In another thread @stevesommars linked to an interesting paper of his that explored some aspects of long-term monitoring:

One thing I recall noticing is that occasionally some servers gave very incorrect time, off by years.

But I feel like you could, with enough data, probably make a statement like, “The 90th-percentile accuracy of pool servers was within 250ms” or something. (To be clear, that statistic is a completely made-up example.)

I wonder if the pool monitoring data used for graphs could give some answers here?

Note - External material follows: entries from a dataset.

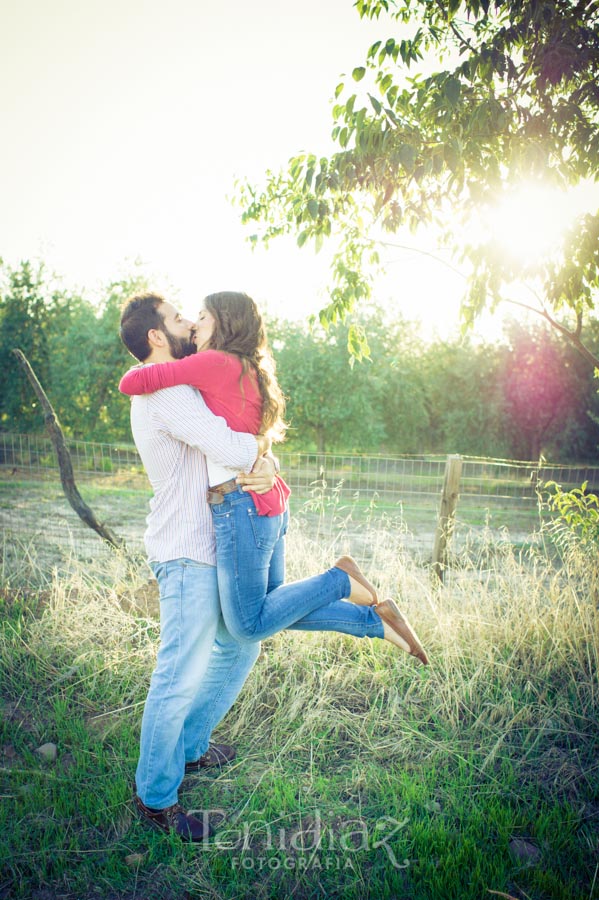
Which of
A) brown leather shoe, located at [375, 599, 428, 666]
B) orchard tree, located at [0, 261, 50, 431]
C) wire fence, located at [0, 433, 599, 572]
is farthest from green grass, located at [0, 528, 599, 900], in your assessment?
orchard tree, located at [0, 261, 50, 431]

Dave’s comment about root dispersion as a reasonable benchmark, and my side project to get all the stuff I manage into Ansible, led me to grab this data:

% ansible all -m ansible.builtin.shell -a "sudo chronyc tracking | grep dispersion"
nyc-2g | CHANGED | rc=0 >>
Root dispersion : 0.004316320 seconds
mia-2g | CHANGED | rc=0 >>
Root dispersion : 0.001929239 seconds
las-2g | CHANGED | rc=0 >>
Root dispersion : 0.001757243 seconds
lux-2g | CHANGED | rc=0 >>
Root dispersion : 0.000888808 seconds
mumbai-1g | CHANGED | rc=0 >>
Root dispersion : 0.001670093 seconds
korea-1g | CHANGED | rc=0 >>
Root dispersion : 0.000842893 seconds
singapore-ls | CHANGED | rc=0 >>
Root dispersion : 0.000610336 seconds
capetown | CHANGED | rc=0 >>
Root dispersion : 0.001687264 seconds
malaysia-ptp | CHANGED | rc=0 >>
Root dispersion : 0.000001237 seconds
sao-paulo | CHANGED | rc=0 >>
Root dispersion : 0.001140296 seconds
bangalore-do | CHANGED | rc=0 >>
Root dispersion : 0.002006466 seconds
singapore-do | CHANGED | rc=0 >>
Root dispersion : 0.001366011 seconds

With the exception of malaysia-ptp, these are all stratum 2+ servers getting time over the Internet. At the same time, they’re all VMs inside data centers where I’ve taken some care to configure them with several good, nearby NTP sources. Someone using wifi on a laptop through their cable modem would probably have worse numbers.